» **What you will do**:
1) Using the Chad Cordero interview, explain why the interviewer says the last few years were very difficult for Cordero and his family.
2) According to the Chad Cordero interview, how many saves did Cordero lead the league with in 2005?
3) Write the next part of the Chad Cordero interview, picking up right after its final question.
___ Source extract
Chad Cordero Interview: Closing In On A Major League Comeback
Thursday March 22nd, 2012
(Photo courtesy of Scott Ableman- click here for link to Scott’s photographs)
MLB reports – Jonathan Hacohen: When you are discussing the terms “closer” and “saves”, this name will always come in conversation at some point. One of the top closers in baseball for several years, this man really needs no introduction. But he will get one anyways…because he is that damn good. As far as superstar closers go, Chad Cordero has been there. Between 2004-2007, Chad was one of the game’s elite. 2005 was his shining moment, as Chad led the league with 47 saves in Washington- the first year of the Nationals. Consistent and a bulldog on the mound. Injuries and a personal tragedy all made the last few years very difficult for Chad and his family. But like on the mound, Chad Cordero in life is not one to give up. He battles on.
I had the honor of speaking with Chad recently as the MLB season began to approach. Where did we speak? Amazingly enough, while Chad was getting a tattoo. Apparently talking baseball helped numb the pain. If nothing else, it made for an interesting interview experience! We got to discuss many topics, centering around baseball and life in general.
Despite his stardom and popularity, Chad Cordero remains very grounded and focused. After taking the time to heal his body and family, Chad is back with renewed energy and confidence. Despite reports last year of his retirement from the game, I am happy to report that Chad Cordero is far from finished. He is working hard and training for his MLB comeback in 2013.
We covered many topics during our conversation. From closing in College, playing in Montreal and Washington, reaching major league success, and recovering from the loss of his daughter to SIDS, Chad was very candid in this interview. I even discovered the secret behind the straight-brim hat! Today on MLB reports, we feature one of our favorite closers of all-time – on the comeback trail with the man they called “The Chief” – Chad Cordero:
Welcome to MLB reports Chad. It is a pleasure to be speaking with you. First question to get the clarification for the readers: did you formally retire from baseball last year- or is your career just on hold?
______
___ The data
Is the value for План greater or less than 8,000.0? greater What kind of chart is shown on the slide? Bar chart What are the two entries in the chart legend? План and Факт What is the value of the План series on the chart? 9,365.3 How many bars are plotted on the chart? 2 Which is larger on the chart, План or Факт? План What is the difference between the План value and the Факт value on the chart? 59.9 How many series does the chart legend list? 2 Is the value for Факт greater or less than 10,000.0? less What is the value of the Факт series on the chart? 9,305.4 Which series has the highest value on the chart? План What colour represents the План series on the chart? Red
______
» **Responses per task**:
1) The interview says injuries and a personal tragedy made those years very difficult. It later names that tragedy as the loss of his daughter to SIDS.

2) He led the league with 47 saves.

3)
Thanks for having me. I haven’t officially retired, I’m just taking time off to be with my family. When I made the announcement I was retiring I wasn’t thinking clearly. I should have just said I was stepping away from the game for a bit. My wife and I had just lost our youngest daughter, Tehya, to Sudden Infant Death Syndrome six months earlier. My heart wasn’t into baseball. I needed to be home with my wife and oldest daughter. It was hard enough to have to deal with Tehya passing away but to have to be away from my family made it much worse. I missed them. I had to be away from them for eight days at a time, every other week. I wasn’t ready for that. I would find myself crying in the bathroom stalls of the clubhouse and on bus trips. I tried to not let my teammates see but a couple of them saw me crying on a bus ride from Fresno to Sacramento. All of this made me realize that I needed to be with my family every day and the only way to do that would be to stop playing for the rest of the year. It was a hard decision to make but my family is my priority. Knowing that I would be able to see my wife and Riley every day made me feel at peace with my decision.
Let’s reflect back to the early days. In 2003 you were selected in the 1st round by the Expos. As a native Californian, were you surprised to go to Montreal?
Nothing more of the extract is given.